Когда мне было одиннадцать, в Касересе кинотеатр помещался на одной улице с моей школой. В школе священники с религиозным упорством деформировали мой дух. По счастью, чуть-чуть поднявшись по той же улице и утонув в кресле кинозала, я обретал примирение с миром — с моим миром. Это был мир порочных желаний, и я определенно являлся его частью. Очень скоро, лет в одиннадцать или двенадцать, я встал перед выбором — и сделал его с той категоричностью, которая свойственна неопытности. Если за просмотр «Джонни-гитары»,[2] «Пикника»,[3] «Великолепия в траве» или «Кошки на раскаленной крыше»[4] я заслуживаю ада, мне ничего не остается, кроме как принять жар его пламени. Я не знал, что такое гены, но, безусловно, мой генетический код — словно корова в стаде — был помечен ярко-алым тавром провинциального киномана. Я был гораздо более восприимчив к репликам Теннеси Уильямса, произносимым губами Лиз Тейлор, Пола Ньюмена или Марлона Брандо,[5] чем к слюнявому и вязкому бормотанию моего духовного наставника, и избежать этого было не в моих силах. Для меня не существовало ни сомнения, ни полутонов. Зов луча кинопроектора на экране, отражавшийся в моих зрачках, был намного сильнее любого другого зова.
Два десятка лет назад я не мог себе представить, что некоторые из образов, которые теперь проецируются на эти экраны моего детства, будут созданы мной, а навеяны — теми первыми фильмами.
Постель и ее окрестности
Если для истории любви Постель имеет значение (относительное, ведь влюбленным, чтобы выразить себя в качестве таковых, нужны лишь собственные тела, а заняться этим они способны на любой поверхности), то для истории неприязни Постель имеет первостепенное значение. Я хочу сказать, ее отсутствие.
В «Цветке моей тайны»[6] есть лишь одна Большая Постельная Сцена — с участием Лео и ее мужа, причем никто так и не ложится, Постель выступает лишь в роли изумленного свидетеля.
Пако только что приехал издалека (он профессиональный военный, служит в Миротворческой миссии в Боснии). Для Лео его краткосрочный отпуск жизненно важен: до отъезда они не очень-то ладили.
Открыв дверь и впившись в мужа жадным поцелуем, Лео тащит его прямиком в спальню, болтая без умолку, пожирая его тело руками.
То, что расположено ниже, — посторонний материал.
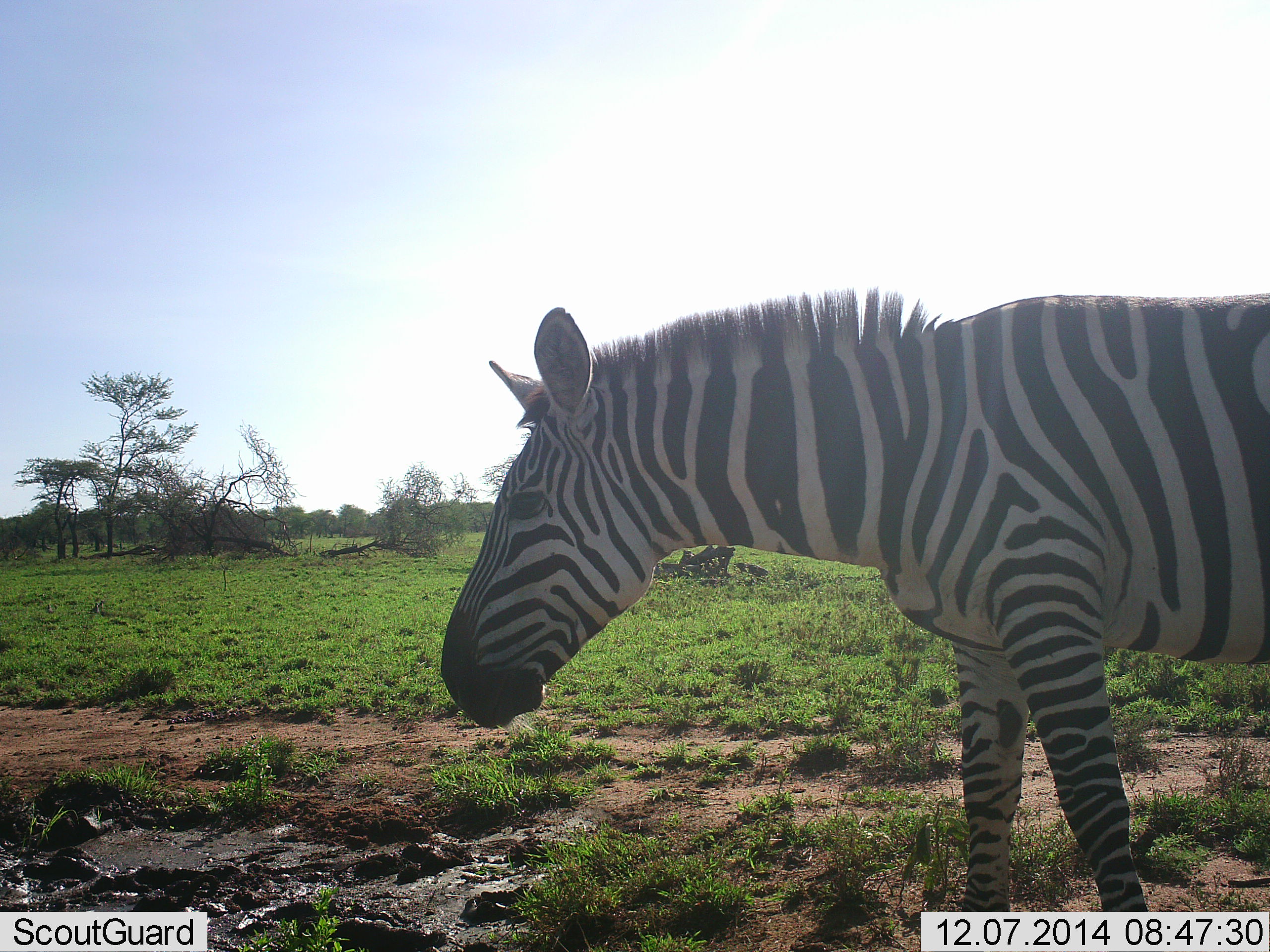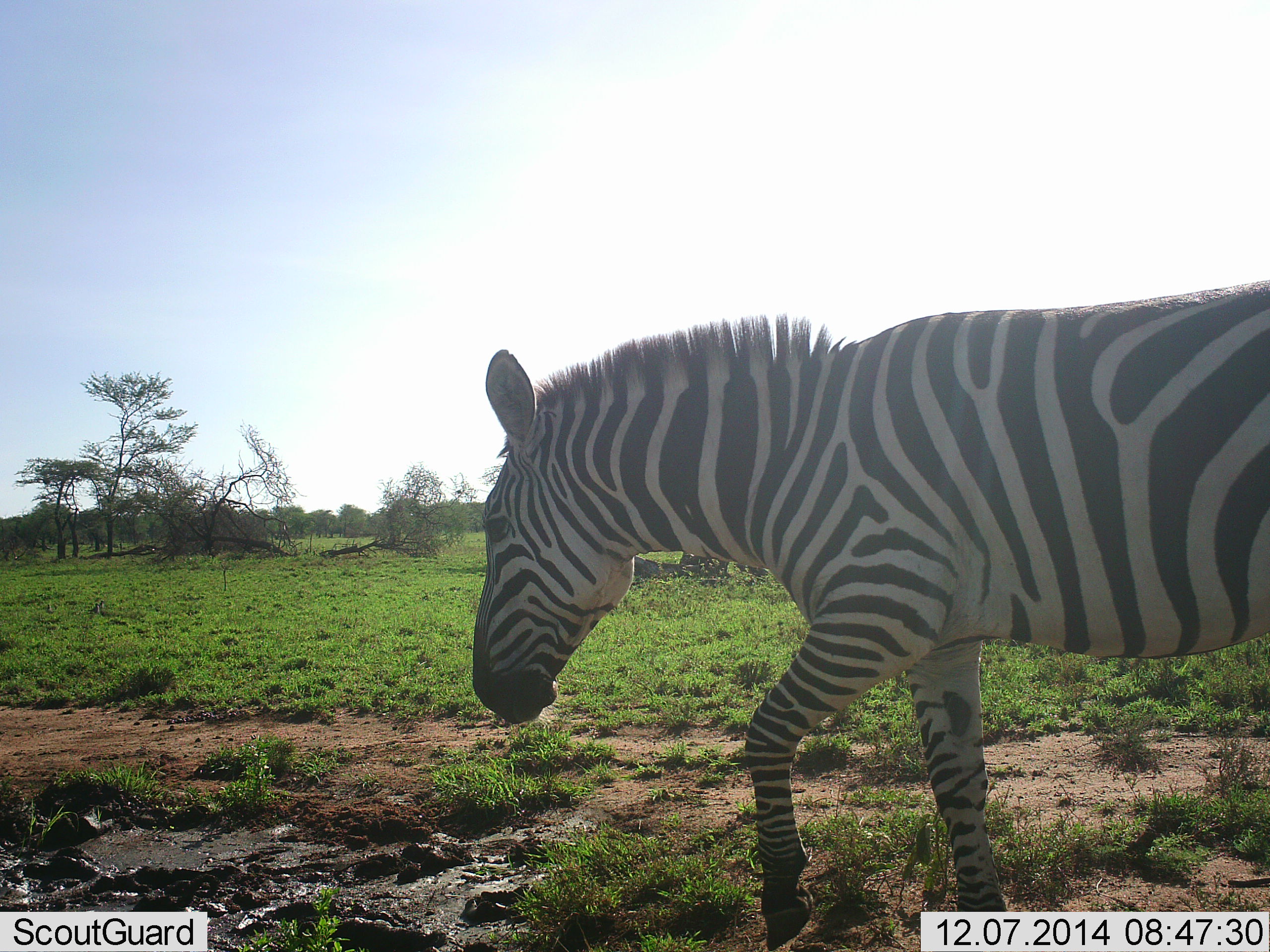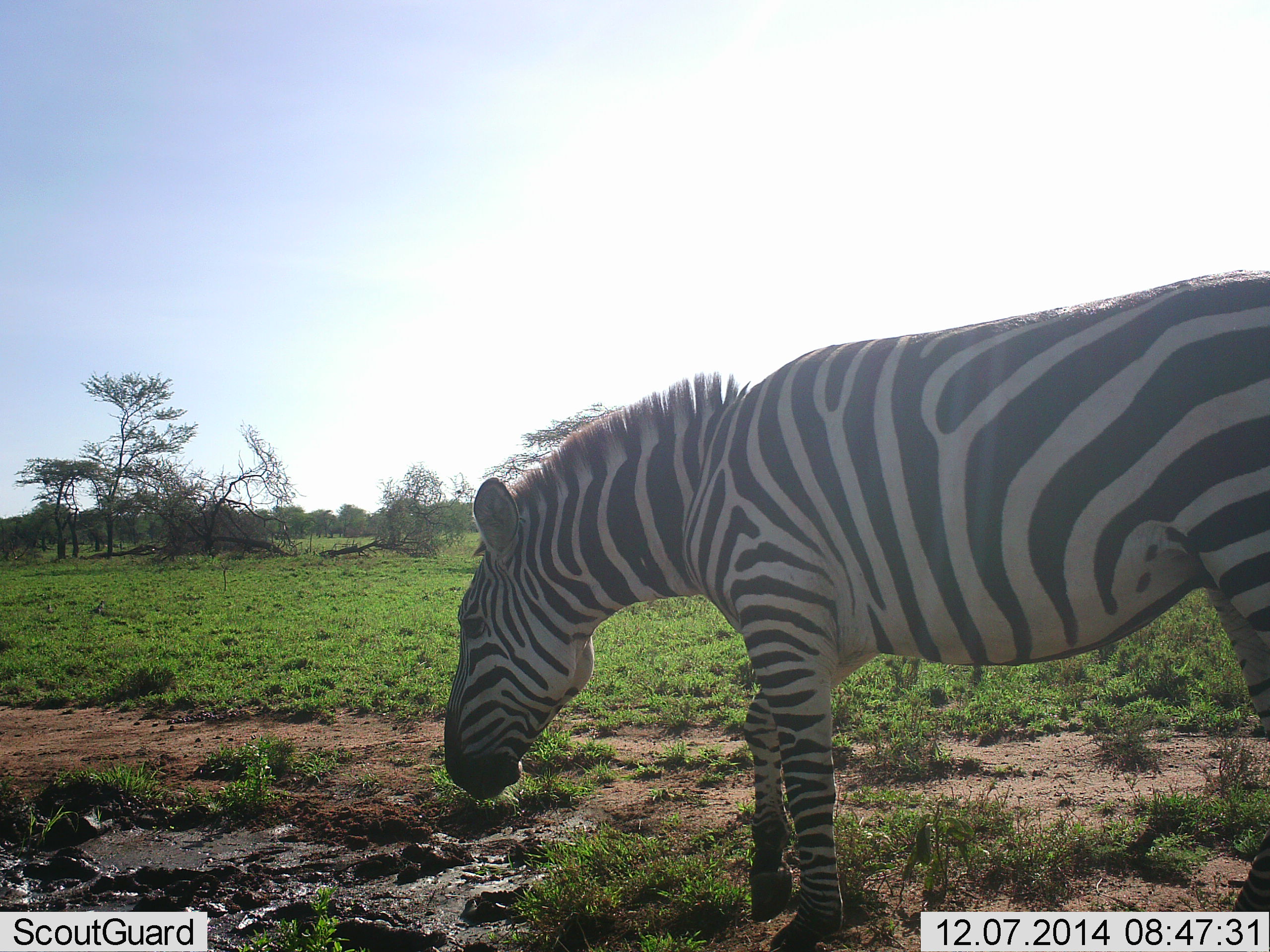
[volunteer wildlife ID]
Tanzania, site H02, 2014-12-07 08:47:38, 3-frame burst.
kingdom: Animalia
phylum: Chordata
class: Mammalia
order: Perissodactyla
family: Equidae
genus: Equus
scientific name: Equus quagga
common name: plains zebra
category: zebra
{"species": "zebra (plains zebra) (Equus quagga)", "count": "1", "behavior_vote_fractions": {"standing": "20%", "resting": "0%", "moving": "80%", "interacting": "0%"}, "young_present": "0%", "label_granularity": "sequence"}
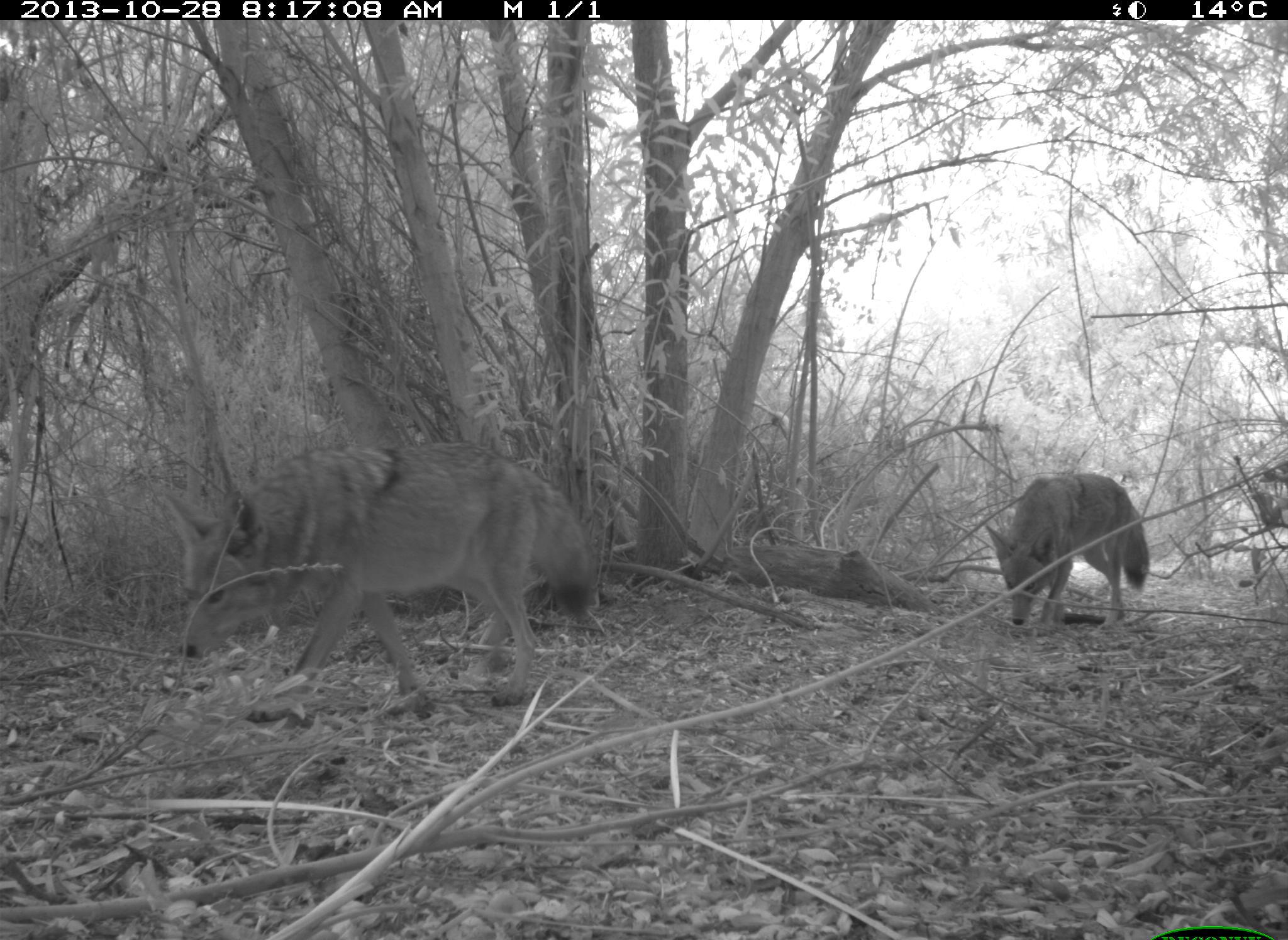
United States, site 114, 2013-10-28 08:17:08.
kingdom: Animalia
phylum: Chordata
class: Mammalia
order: Carnivora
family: Canidae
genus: Canis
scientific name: Canis latrans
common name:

Но ему сначала хочется в душ, смыть пот после путешествия…
Лео и ее муж маневрируют вокруг постели, при этом она пуговицу за пуговицей расстегивает на нем рубашку и перечисляет, словно перебирая четки (или казни египетские) своих нестерпимых желаний в такт расстегнутым пуговицам: «…сначала ты идешь в душ, раз уж тебе так приспичило (первая пуговица), потом мы трахаемся (вторая пуговица), затем отдыхаем (третья пуговица), потом опять трахаемся (четвертая пуговица), а потом — как Бог решит (пятая пуговица, рубашку долой!)».
Все это на краю постели, превратившейся в пропасть.
После душа (все это время Лео ждет с полотенцем в руке, с униженным и голодным взглядом) разражается ожесточенный спор, мощный и быстрый, как тропическая буря. Пако объясняет, что располагает не суточной увольнительной, как обещал, а лишь двухчасовой, а потом он должен возвращаться в аэропорт. Лео рычит в бессильной ярости. Однако Пако — военный. «Я не должен объяснять тебе, в чем состоят мои обязанности», — вот что он говорит. Она напоминает ему с той же четкостью: «Ты мой муж, мне что — объяснять тебе, в чем состоят твои обязанности передо мной?»
Эта ссора разворачивается в спальне, Пако тем временем надевает чистые трусы и майку. Постель остается на месте: близкая, немая, нетронутая и огромная. Лишь однажды Постель принимает на себя ягодицы Лео, когда та садится спиной к Пако и сообщает ему свое мнение о Миротворческой миссии, которая их разлучает, — монотонно, поскольку эту боль Лео пережевывала месяцами: «Ты отправился разбираться с одной войной, сбежав с другой, которая происходит здесь, в твоем доме, а я — единственная жертва этой войны».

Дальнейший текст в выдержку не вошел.